Radius of convergence and ratio test

Question

My book says that given a power series $\sum_{n = 1}^\infty c_nz^n$ where the $c_n$ are complex the radius of convergence of the series is $\dfrac{1}{L}$ where $L = \lim \sup \sqrt[n]{|c_n|}$. So the radius of convergence is defined using the root test. Since we can also apply the ratio test, is it fair to say, that the radius of convergence is $\dfrac{1}{L}$ where $L = \lim \sup \bigg|\dfrac{c_{n+1}}{c_n}\bigg|$?

Answer 1

Consider the series $$1+2z+3^2z^2+2^3z^3+3^4z^4+2^5z^5+3^6z^6+\cdots.$$ The required limsup of the $n$-th roots is $3$, and the radius of convergence is $\frac{1}{3}$.

Now look at the ratios $\dfrac{c_{n}}{c_{n+1}}$. You will notice they are very badly behaved, and tell us essentially nothing about the radius of convergence.

Answer 2

The ratio test is strictly weaker than the root test in the sense that if the ratio test gives an answer, then so does the root test and they are the same. However, as the other answers show, there are many series for which it gives no answer. Even though you are using $\limsup$ rather than $\lim$, the limit ratio may fail to be defined if the series contains infinitely many zeros, which make the corresponding ratios undefined, as in julien's answer.

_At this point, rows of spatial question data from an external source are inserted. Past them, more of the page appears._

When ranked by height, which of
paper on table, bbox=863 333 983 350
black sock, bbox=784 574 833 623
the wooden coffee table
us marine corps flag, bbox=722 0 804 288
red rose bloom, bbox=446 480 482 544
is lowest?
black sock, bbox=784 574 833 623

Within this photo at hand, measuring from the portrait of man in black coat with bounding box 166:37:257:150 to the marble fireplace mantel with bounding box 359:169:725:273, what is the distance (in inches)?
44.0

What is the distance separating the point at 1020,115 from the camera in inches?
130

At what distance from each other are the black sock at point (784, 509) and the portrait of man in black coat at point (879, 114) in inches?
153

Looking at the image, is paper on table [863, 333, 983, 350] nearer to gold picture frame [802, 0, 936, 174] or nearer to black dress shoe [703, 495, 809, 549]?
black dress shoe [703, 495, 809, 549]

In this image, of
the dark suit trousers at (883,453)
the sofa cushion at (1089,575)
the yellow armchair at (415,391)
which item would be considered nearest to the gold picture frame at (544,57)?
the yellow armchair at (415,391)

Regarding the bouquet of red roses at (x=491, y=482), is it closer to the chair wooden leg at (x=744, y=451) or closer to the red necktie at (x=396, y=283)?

In general, the ratio test is easier for common series because they involve algebraic operations for which computing the $n$th roots is difficult but for which the ratios can be computed pretty easily. But for theoretical purposes it is inferior.

Answer 3

The second formula does not hold. The ratio test only gives us bounds on the radius of convergence and only if applicable. To begin with, it requires the $c_n$'s be eventually nonzero. For instance $$ \frac{1}{1-z^2}=\sum_{n\geq 0}z^{2n}. $$ has radius of convergence $1$. But $c_{2n}=1$ and $c_{2n+1}=0$. So the following is not defined: $$ \not\exists\; \limsup \frac{|c_{n+1}|}{|c_{n}|}. $$ Now if the $c_n$'s are eventually nonzero, note that $$ \limsup \frac{|c_{n+1}z^{n+1}|}{|c_nz^n|}=|z|\limsup \frac{|c_{n+1}|}{|c_{n}|}. $$ and $$ \liminf \frac{|c_{n+1}z^{n+1}|}{|c_nz^n|}=|z|\liminf \frac{|c_{n+1}|}{|c_{n}|}. $$ A series $\sum a_n$ with $a_n\geq 0$ converges whenever $\limsup a_{n+1}/a_n<1$ and diverges whenever $\liminf a_{n+1}/a_n>1$. Also, note that $$ \limsup a_n=\frac{1}{\liminf \frac{1}{a_n}}. $$ Hence our series converges if $$ |z|\lt \frac{1}{\limsup\frac{|c_{n+1}|}{|c_n|}}=\liminf\frac{|c_n|}{|c_{n+1}|} $$ and diverges if $$ |z|\gt \frac{1}{\liminf\frac{|c_{n+1}|}{|c_n|}}=\limsup\frac{|c_n|}{|c_{n+1}|} $$ It follows that the radius of convergence $R$ has $$ \liminf \frac{|c_{n}|}{|c_{n+1}|}\leq R\leq \limsup \frac{|c_{n}|}{|c_{n+1}|}. $$ For an example where this is strict, take $c_{2n}=2^n\cdot 3^n=6^n$ and $c_{2n+1}=2^n\cdot 3^{n+1}=3\cdot 6^n$. Then $$ \frac{1}{R}=\limsup \sqrt[n]{|c_n|}=\sqrt{6}<3=\limsup \frac{|c_{n+1}|}{|c_n|}. $$

Note that if $\lim \frac{|c_{n+1}|}{|c_n|}$ exists, then upper and lower limits coincide and we get a convenient formula $$ R=\lim \frac{|c_{n}|}{|c_{n+1}|}. $$